Trying my hand at Caldereta

A few weeks ago, I attempted the Mount Everest of Filipino cuisine and tried my hand at making caldereta from scratch. It was not easy, let me tell you — I believe it took me an hour of chopping, slicing and preparing, and another two hours of actually cooking the meat so that it would be separate-with-a-fork tender. Plus I had a few obstacles — why do I have to use chorizo? Did my mom use cheddar cheese? I really have to use liver? Really? — but in the end, it was pretty tasty, and Trinity believes it was right on. For the future, I think I will forgo the chorizo, because the taste of the chorizo clashed with the caldereta, in my opinion. I’m also wondering if the minced garlic (we use it out of a jar, its so much easier) should be ground more finely. I’m also not a big fan of olives, but Trinity said he thought the olives really made it seem like caldereta. Oh well.

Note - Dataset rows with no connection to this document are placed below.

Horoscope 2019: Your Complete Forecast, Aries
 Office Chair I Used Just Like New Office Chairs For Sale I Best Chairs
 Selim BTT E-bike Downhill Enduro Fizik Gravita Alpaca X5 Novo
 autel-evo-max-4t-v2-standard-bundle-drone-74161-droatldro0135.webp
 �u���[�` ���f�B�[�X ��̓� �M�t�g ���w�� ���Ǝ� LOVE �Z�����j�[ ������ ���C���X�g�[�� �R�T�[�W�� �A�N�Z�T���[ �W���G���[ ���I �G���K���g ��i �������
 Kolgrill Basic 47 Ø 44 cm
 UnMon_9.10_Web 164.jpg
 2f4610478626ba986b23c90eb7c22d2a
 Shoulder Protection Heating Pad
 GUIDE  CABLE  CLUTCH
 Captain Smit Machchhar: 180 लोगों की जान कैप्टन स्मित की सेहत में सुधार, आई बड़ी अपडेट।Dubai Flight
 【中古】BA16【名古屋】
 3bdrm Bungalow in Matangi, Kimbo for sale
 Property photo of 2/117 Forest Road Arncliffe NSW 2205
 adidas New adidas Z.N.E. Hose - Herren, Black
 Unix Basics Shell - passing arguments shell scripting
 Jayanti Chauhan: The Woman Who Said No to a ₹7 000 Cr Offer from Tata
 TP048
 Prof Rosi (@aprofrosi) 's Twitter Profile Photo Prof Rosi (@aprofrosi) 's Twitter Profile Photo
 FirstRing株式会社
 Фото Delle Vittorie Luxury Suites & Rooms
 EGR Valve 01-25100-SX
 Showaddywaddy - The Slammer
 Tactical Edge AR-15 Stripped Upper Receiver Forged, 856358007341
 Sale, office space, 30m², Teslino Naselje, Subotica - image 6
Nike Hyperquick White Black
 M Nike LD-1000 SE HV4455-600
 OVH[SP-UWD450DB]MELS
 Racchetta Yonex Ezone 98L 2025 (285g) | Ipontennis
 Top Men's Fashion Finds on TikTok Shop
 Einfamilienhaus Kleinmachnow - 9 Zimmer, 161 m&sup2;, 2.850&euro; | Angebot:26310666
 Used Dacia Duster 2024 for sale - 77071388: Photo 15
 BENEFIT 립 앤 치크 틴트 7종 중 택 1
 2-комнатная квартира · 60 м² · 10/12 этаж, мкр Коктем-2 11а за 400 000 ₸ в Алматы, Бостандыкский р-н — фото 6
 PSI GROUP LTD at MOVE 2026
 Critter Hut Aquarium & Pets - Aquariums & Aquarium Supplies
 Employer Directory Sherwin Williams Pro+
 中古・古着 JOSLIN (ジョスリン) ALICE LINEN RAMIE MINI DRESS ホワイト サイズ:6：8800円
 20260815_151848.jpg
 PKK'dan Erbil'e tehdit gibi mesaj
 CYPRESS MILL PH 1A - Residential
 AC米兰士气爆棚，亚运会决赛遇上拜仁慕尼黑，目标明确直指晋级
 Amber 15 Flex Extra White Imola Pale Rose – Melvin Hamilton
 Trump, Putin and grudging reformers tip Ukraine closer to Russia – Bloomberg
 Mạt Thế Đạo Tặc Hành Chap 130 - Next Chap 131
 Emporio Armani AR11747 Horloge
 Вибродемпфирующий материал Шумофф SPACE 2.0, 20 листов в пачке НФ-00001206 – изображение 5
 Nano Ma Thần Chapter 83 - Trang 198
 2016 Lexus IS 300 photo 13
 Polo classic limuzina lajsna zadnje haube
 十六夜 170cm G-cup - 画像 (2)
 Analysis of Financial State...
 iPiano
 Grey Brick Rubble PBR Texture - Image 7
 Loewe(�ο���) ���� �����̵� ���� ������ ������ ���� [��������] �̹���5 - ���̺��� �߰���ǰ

Check out the Flickr set here. What I really would like to attempt next is kare kare, a peanut soup, but I’m sort of afraid to because of the recent salmonella scare. Although, the recipe in my book calls for roasting peanuts, rather than using peanut butter, which is what my mom used.

Attempting menudo

I say attempt because it didn’t turn out quite how I think it should have.

Attempt at Filipino Menudo

Anyway, I tried the menudo recipe in my little Filipino cookbook, but my problem was that I didn’t follow the directions to the letter. Plus, another knock against this attempt is that its pretty different from my mom’s version, which uses beef and much bigger chunks of potato. The end result was still edible, and not terrible — shoot, I ate it up — but I still have a yearning for my mom’s version of menudo. Ah well. Check out the whole process in the Flickr set.